___ Text shown ___

This article is about two metaphors we might use to understand ourselves when dealing with problems: the mining metaphor and the bookshelf metaphor.
THE MINING METAPHOR
The mining metaphor is the one I hear most often when I meet new clients and hear their perspectives on their lives and relationships. The metaphor has us looking at a problem as a surface-level indicator of some deep-seated cause or underlying issue: “Here’s what’s happening, but underneath it all, this is the cause.”*
The mining metaphor guides us to dig through many layers to try to unearth or uncover the truth about who we really are or the real cause of the problem. It has us thinking that the truth about ourselves is hidden, deep down, and hard to find. But once we find that truth we’ve uncovered a precious nugget. And that nugget is often “one” truth, one root cause, one drive or need or personality characteristic or underlying dysfunction that explains us and our problem situation, and promises a solution. We might depict the mining metaphor like this:
When we are guided by this metaphor we ask questions like: “What’s really going on underneath all of this? What’s the real cause of the problem? Who am I really, underneath all of my actions and words? And what does the truth say about what I need to do to change things?”
THE BOOKSHELF METAPHOR
The bookshelf metaphor turns the mining metaphor on its side.** The layers of the mining metaphor become, instead, books on a bookshelf: different options for understanding who we are or what’s the cause or solution to the problem. Instead of seeing a problem as about one thing (or requiring us to confront the one truth of “who we really are”) we can see the problem as having multiple truths. That “precious nugget” from the mining metaphor is still there on the bookshelf, as a book, so to speak. And although it might remain precious, it’s no longer seen as the only story or only explanation or the one-and-only-one real truth that must be accepted, confronted, and/or “resolved.” Other “books” or “stories” become more apparent and are not automatically discarded as irrelevant or of lesser importance. And they offer alternative understandings and perspectives and solutions. In general, the bookshelf metaphor might look like this:
When we are guided by the bookshelf metaphor our main question is: “What are the different ways to understand this problem, and in what specific ways are these different ways, or ‘stories,’ helpful?”
NEXT
In the next piece in this series, we’ll revisit Dave’s situation with grumpiness and see how these ideas might apply.
* The onion metaphor is similar to the mining metaphor, but with layers that are “peeled away” to reveal an inner-core truth.
** Michael White and David Epston called my attention to this idea of turning our conventional understandings and root-cause-type explanations on their side, in their book, Narrative Means to Therapeutic Ends.

___ Source data ___

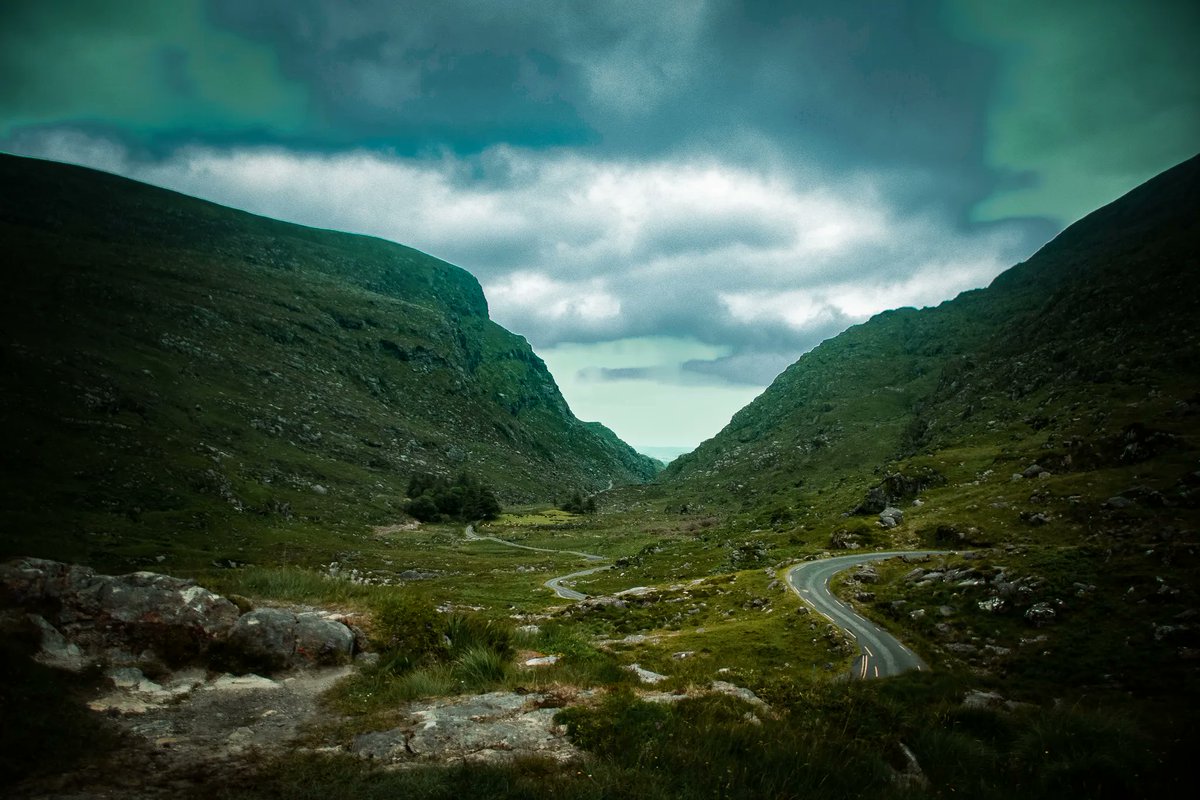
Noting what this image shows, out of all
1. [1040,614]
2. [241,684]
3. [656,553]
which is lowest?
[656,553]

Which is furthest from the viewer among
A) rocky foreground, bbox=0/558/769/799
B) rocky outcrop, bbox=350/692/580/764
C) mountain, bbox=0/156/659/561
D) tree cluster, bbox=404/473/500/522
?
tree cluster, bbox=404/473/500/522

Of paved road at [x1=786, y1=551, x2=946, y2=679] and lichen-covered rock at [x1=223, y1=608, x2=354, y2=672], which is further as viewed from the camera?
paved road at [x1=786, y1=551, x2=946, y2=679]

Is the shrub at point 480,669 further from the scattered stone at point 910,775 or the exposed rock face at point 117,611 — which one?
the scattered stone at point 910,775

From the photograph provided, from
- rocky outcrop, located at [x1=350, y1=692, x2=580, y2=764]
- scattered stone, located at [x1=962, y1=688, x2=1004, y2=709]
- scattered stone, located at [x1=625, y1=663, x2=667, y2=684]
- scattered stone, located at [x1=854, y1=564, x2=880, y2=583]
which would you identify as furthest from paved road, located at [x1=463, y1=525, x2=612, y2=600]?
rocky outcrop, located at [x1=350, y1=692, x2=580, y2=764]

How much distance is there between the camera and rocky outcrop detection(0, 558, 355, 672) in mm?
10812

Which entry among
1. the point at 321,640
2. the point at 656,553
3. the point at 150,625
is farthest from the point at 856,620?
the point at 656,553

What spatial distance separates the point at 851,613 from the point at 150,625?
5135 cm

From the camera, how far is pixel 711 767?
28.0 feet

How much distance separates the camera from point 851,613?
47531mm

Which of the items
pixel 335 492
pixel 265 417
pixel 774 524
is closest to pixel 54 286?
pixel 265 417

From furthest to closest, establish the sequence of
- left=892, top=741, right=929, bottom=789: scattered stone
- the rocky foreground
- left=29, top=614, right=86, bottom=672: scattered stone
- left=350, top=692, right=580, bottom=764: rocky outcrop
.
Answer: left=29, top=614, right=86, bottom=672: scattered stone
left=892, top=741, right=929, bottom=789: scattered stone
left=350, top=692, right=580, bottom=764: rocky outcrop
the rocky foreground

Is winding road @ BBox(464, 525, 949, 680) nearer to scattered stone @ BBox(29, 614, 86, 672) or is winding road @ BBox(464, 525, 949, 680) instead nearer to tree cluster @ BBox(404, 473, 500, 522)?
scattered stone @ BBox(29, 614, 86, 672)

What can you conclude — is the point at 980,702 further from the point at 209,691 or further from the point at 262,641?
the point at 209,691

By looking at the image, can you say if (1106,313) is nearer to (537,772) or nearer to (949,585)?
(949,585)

___

[Goal of the exercise] In the article on the mining and bookshelf metaphors, what do the layers of the mining metaphor become in the bookshelf metaphor? Please answer in one sentence.

[Answer to the exercise] They become books on a bookshelf, which are different options for understanding who we are or what the cause or solution to the problem is.